**DOCUMENT EXCERPT**.
────────────────

Third, it mangled the law for ordering extra-record discovery
and so expanded it to circumvent any limits on the
production of internal government documents. Each of these
errors warrants en banc review.
A.
Internal RIF Plans Are Predecisional, Deliberative
Documents
In denying the mandamus petition, the panel majority
cast doubt on whether the government’s internal RIF Plans
were predecisional, deliberative documents. AFGE, 155
F.4th at 1091. That suggestion is mistaken. And even
though the panel majority ultimately assumed that the RIF
Plans were subject to the deliberative process privilege, it’s
important to correct any misimpression on the nature of
deliberative documents that the panel majority leaves as
precedent.
The deliberative process privilege “permits the
government to withhold documents” that are “predecisional”
and “deliberative.” FTC v. Warner Commc’ns Inc., 742 F.2d
1156, 1161 (9th Cir. 1984) (per curiam). A document is
“predecisional” if it was “generated before the agency’s final
decision on the matter.” U.S Fish & Wildlife Serv. v. Sierra
24 AMERICAN FED’N OF GOV’T EMPLOYEES V. TRUMP
Club, Inc., 592 U.S. 261, 268 (2021). And a document is
“deliberative” if it is “prepared to help the agency formulate
its position.” Id. Classic examples of predecisional and
deliberative documents include internal memoranda
containing “advisory opinions, recommendations, and
deliberations[.]” Warner Commc’ns Inc., 742 F.2d at 1161
(simplified). Simply, the privilege protects documents that
“compris[e] part of a process by which governmental
decisions and policies are formulated.” NLRB v. Sears,
Roebuck & Co., 421 U.S. 132, 150 (1975) (simplified).
The government’s internal RIF Plans easily fit the
requirements of a predecisional, deliberative document.
Recall that the internal RIF Plans are infused with both
policy recommendations and legal analyses to inform how
to implement RIFs. For example, the OMB/OPM guidance
requires the agencies to provide proposals on how to
implement the President’s broad policy goals, including
recommendations—
[T]o consolidate areas of the agency
organization chart that are duplicative,
consolidate management layers where
unnecessary layers exist, seek reductions in
components and positions that are non-
critical, implement technological solutions
that automate routine tasks while enabling
staff to focus on higher-value activities, close
and/or consolidate regional field offices to
the extent consistent with efficient service
AMERICAN FED’N OF GOV’T EMPLOYEES V. TRUMP 25
delivery, and maximally reduce the use of
outside consultants and contractors.

────────────────

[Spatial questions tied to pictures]
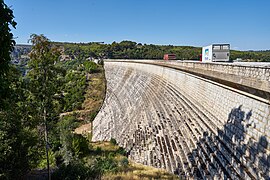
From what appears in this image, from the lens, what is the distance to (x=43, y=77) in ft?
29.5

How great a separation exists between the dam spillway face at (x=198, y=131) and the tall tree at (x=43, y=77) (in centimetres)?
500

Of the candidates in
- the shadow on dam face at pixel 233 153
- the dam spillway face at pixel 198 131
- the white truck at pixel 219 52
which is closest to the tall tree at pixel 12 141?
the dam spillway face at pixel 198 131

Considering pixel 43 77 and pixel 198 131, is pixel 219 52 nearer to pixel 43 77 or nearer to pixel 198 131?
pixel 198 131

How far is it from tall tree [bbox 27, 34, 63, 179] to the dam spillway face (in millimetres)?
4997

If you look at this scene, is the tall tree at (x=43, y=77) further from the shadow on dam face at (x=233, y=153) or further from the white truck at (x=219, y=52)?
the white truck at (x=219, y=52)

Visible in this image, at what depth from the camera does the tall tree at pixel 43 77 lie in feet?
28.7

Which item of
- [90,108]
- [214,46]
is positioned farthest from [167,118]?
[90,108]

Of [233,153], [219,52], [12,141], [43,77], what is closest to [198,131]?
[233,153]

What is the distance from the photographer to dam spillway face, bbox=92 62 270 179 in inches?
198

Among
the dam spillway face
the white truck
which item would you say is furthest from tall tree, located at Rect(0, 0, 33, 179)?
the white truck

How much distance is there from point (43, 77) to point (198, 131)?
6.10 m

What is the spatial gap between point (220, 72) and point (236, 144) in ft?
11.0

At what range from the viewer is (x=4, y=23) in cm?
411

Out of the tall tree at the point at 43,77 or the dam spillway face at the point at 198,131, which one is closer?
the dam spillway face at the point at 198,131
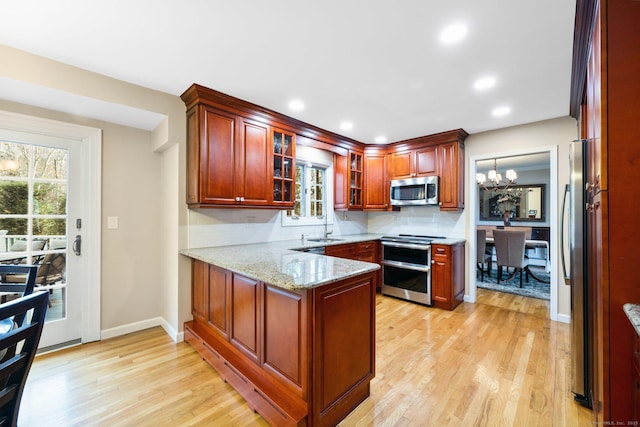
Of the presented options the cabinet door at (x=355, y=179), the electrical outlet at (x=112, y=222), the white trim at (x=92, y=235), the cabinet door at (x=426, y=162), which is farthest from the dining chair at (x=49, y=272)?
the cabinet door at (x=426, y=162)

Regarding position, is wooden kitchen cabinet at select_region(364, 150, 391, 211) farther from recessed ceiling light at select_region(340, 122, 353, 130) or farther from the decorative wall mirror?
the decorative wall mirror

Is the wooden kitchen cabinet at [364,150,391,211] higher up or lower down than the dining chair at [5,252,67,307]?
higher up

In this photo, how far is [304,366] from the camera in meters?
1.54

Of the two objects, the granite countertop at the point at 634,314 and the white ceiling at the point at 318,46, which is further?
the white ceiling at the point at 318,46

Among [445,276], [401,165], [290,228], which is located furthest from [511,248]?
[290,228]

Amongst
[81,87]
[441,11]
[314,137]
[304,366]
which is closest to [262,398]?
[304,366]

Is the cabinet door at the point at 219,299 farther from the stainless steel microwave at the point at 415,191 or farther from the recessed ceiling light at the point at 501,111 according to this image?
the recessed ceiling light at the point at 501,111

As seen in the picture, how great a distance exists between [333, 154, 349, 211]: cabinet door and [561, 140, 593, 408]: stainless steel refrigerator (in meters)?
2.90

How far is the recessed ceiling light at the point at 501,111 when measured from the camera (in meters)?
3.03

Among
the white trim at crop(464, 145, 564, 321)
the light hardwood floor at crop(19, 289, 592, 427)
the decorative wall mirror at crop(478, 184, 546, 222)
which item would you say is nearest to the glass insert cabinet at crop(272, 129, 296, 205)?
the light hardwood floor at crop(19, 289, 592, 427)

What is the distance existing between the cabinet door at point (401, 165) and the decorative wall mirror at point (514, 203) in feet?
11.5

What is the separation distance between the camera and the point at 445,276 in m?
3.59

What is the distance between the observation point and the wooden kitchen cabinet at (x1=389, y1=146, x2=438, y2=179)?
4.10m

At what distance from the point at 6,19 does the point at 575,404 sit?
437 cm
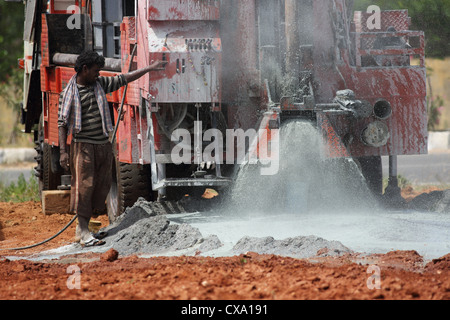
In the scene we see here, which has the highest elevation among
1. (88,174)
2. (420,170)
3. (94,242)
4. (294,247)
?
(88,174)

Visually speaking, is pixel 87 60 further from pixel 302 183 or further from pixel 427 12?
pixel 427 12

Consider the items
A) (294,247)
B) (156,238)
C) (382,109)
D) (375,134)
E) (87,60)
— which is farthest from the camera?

────────────────

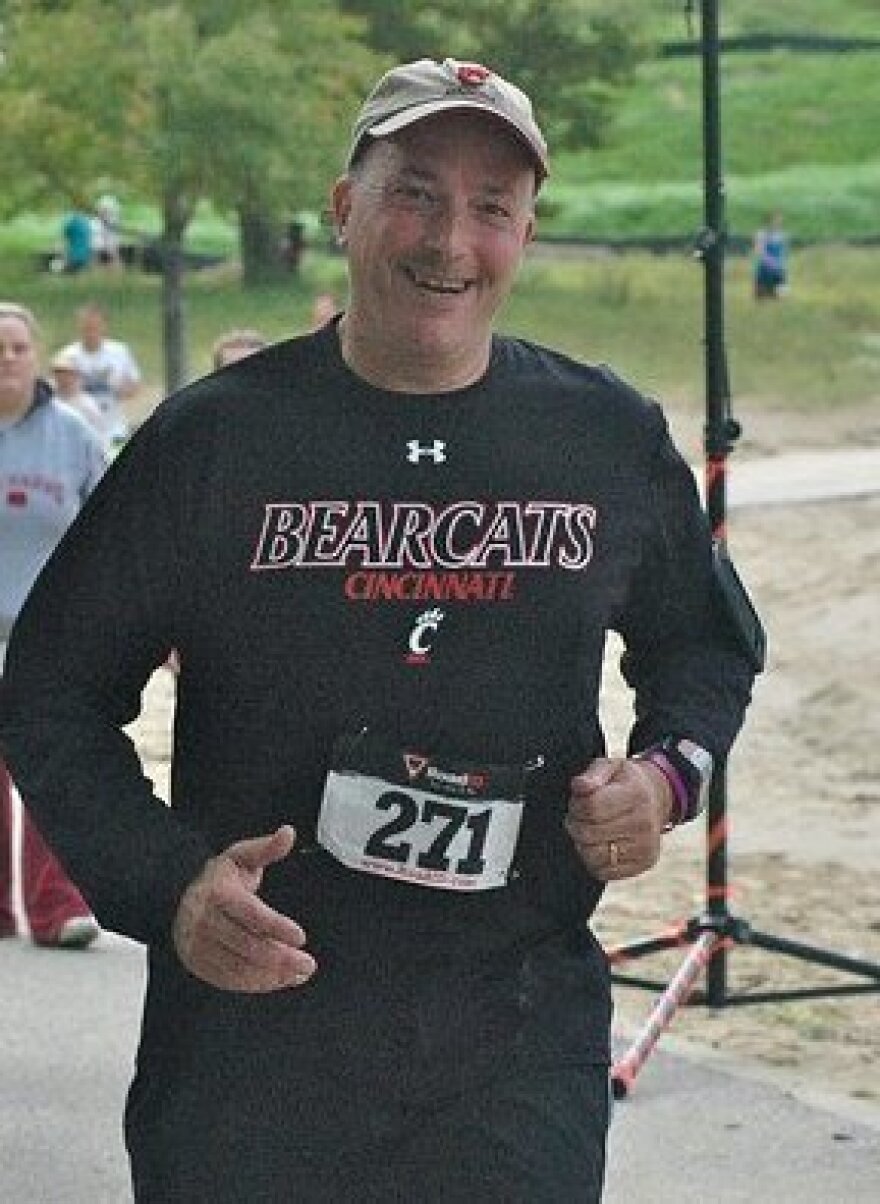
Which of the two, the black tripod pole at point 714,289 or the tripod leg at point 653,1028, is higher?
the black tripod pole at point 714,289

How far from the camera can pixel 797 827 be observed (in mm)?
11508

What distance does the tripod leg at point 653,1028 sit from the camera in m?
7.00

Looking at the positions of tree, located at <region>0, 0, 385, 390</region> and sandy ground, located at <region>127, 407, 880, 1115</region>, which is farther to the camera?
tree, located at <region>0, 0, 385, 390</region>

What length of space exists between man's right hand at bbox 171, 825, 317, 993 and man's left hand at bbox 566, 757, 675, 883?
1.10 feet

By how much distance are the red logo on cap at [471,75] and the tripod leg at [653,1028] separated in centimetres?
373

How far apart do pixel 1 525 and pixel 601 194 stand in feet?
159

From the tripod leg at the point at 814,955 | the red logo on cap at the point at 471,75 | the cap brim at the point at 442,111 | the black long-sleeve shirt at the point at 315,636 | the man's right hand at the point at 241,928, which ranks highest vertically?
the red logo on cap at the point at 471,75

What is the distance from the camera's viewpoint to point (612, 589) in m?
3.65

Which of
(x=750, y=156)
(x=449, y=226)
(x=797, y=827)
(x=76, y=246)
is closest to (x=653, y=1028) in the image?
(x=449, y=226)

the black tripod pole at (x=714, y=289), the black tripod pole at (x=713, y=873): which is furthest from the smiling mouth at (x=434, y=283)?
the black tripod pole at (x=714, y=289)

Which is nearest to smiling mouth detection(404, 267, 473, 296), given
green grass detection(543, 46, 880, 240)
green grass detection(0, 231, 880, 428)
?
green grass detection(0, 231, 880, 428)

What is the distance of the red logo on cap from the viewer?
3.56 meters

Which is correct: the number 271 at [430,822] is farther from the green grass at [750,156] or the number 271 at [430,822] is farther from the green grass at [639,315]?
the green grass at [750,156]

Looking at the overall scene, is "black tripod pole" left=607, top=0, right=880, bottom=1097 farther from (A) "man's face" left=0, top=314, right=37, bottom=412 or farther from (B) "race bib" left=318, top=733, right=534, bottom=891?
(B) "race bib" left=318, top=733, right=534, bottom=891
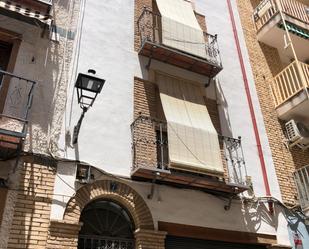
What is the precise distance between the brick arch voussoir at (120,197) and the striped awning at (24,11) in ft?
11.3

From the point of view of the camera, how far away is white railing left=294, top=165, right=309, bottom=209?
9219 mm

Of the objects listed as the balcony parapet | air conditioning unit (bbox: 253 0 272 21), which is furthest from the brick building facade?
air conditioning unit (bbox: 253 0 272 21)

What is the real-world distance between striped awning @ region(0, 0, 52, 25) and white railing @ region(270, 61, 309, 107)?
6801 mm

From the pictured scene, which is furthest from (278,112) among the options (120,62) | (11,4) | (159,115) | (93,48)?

────────────────

**GIVEN EXERCISE 1**.
In the RIF Plans excerpt, why do the government's internal RIF Plans meet the requirements of a predecisional, deliberative document? Answer in one to three sentences.
**GIVEN EXERCISE 2**.
Output the stretch of the RIF Plans excerpt from "Third, it mangled" through "en banc review.", copied word for word.

**FULL ANSWER 1**.
They are infused with policy recommendations and legal analyses meant to inform how to implement RIFs. For example, the OMB/OPM guidance requires the agencies to propose how to implement the President's broad policy goals. This includes recommendations to consolidate duplicative areas of the organization chart and to reduce non-critical components and positions.

**FULL ANSWER 2**.
Third, it mangled the law for ordering extra-record discovery
and so expanded it to circumvent any limits on the
production of internal government documents. Each of these
errors warrants en banc review.